Thread-Local State in Go, Huh?

We all know that there is no such thing as thread-local state in Go. Yet, there is a trick that would help you to retain the thread identity at least on the hot path. This trick would be helpful if you're trying to implement a striped counter (wink-wink, j.u.c.a.LongAdder from Java), or a BRAVO lock, or any kind of a data structure with striped state.

This brief post is based on the talk I gave a while ago. I assume that you're familiar with the concept of state striping in concurrent counters since it's important for understanding the end application.

First of all, while Golang assigns identifiers to goroutines, it doesn't expose them. That's by the design:

Goroutines do not have names; they are just anonymous workers. They expose no unique identifier, name, or data structure to the programmer. Some people are surprised by this, expecting the go statement to return some item that can be used to access and control the goroutine later.

The fundamental reason goroutines are anonymous is so that the full Go language is available when programming concurrent code. By contrast, the usage patterns that develop when threads and goroutines are named can restrict what a library using them can do.

The same applies to the worker threads used by the Golang scheduler to run your goroutines. But the whole idea of a striped counter depends on being able to identify the current thread, so that subsequent calls are (most of the time) run on the same CPU core and, hence, avoid contention.
* * *
* SHORT EXERCISE A: Rewrite the post on thread-local state in Go, starting at "The fundamental reason" and ending at "hence, avoid contention.", with "worker threads" replaced by "OS threads".
* SHORT EXERCISE B: In the post on thread-local state in Go, which Java construct is given as an example of a striped counter?
The rows are not needed.

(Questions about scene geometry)
* * *
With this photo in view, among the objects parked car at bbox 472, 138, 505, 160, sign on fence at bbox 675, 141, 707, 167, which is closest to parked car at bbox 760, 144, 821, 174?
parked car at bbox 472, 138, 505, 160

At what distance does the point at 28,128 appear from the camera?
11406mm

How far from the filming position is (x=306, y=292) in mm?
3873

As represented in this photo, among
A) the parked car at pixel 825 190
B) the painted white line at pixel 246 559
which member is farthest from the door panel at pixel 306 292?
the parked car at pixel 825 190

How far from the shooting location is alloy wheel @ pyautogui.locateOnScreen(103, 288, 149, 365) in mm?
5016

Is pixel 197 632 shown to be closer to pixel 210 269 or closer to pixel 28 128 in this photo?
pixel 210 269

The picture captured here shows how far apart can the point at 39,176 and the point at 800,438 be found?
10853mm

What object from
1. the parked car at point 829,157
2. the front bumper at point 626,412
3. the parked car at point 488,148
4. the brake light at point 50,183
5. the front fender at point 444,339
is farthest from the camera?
* * *
* REPLY A:
The fundamental reason goroutines are anonymous is so that the full Go language is available when programming concurrent code. By contrast, the usage patterns that develop when threads and goroutines are named can restrict what a library using them can do.

The same applies to the OS threads used by the Golang scheduler to run your goroutines. But the whole idea of a striped counter depends on being able to identify the current thread, so that subsequent calls are (most of the time) run on the same CPU core and, hence, avoid contention.

* REPLY B: j.u.c.a.LongAdder